İlk film biraz zorluyor. Film izliyorsun çekmek çok kolay geliyor ama filmi çekerken çok zor. Düşünün 2 ay çekim yapıyorsunuz ama izlediğinizde bir buçuk saatte bitiyor. Üretim aşamasında zorlukları çok fazla, setin arkasında çalışanlar, görev alan oyuncular kamera arkası çok emek istiyor. Bir oyuncu oyununu oynuyor gidip dinleniyor ama yönetmen dinlenemiyor çünkü orada 150 kişi varsa 150 kişi ile ilgileniyor, kahrını çekiyor. Seyirciye filmi daha güzel aktarabilmek için, daha inandırıcı olması için canla başla çalışıyoruz. Mutfağın arkası zor tabi, gün geliyor setlerde uyuyamıyor, yemek yiyemiyoruz. Ama bu nedir sinema aşkı, ben aşığım sinemaya.
“SİNEMAYI YAŞAMAK LAZIM”
Sinema her geçen gün gelişen ve değişim gösteren bir alan bu değişimleri nasıl değerlendiriyorsunuz?

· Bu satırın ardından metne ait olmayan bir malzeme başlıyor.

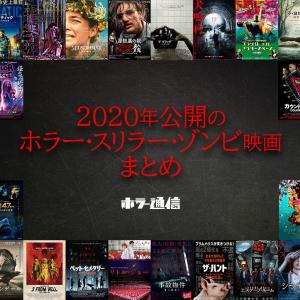 観逃した作品をチェック! 2020年公開のホラー・スリラー・ゾンビ映画まとめ[ホラー通信]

Sinemayı yaşamak lazım, yaşadığın bir konuyu aktarmak önemlidir. Bundan 50 yıl önceki teknoloji ile günümüzdeki teknoloji bir değil,şu an teknoloji çok üst düzeyde. Türk sineması gittikçe daha çok gelişiyor. Eskiden bir sahne için atlar nerede varsa oraya gidiyordunuz şimdi green box, blue box’da binlerce şey yapabiliyorsunuz. Teknoloji geliştikçe sizde bir şekilde ayak uyduruyorsunuz, ama güzel bir şey bu mesela şu an burada sohbet ediyoruz green box ile Amerika’da sarayın önünde Obama ile sohbet ediyormuş gibi bir görüntü verebiliyoruz.
Vizyona sürekli farklı tarzda yeni filmler gösterime giriyor. Sizce bir filmi bunca film arasından farklı kılan, öne çıkaran nedir?
Konusu, kalitesi, yönetmeni çok önemli. Yönetmenin çektiği hikayeye inanması, yaşaması gerek çünkü yaşamadan bir şeyi yaşatamazsınız Biz çekimlerde önce kendimize sonra konuya inanıyoruz.
Doğru oyuncuyu doğru yere mi yerleştirmek gerek öne çıkmak için?
Evet. Yönetmen senaryoyu aldıktan sonra o senaryoda görev alacak karakteri çok iyi seçmelidir. Doğru seçimler her zaman farkı ortaya çıkarır.
Kaçış isimli bir filminiz var Suriye’li insanların o zorlu günlerini anlatan. Filmin çekim süresi boyunca yaşadıklarınızı bizimle paylaşır mısınız?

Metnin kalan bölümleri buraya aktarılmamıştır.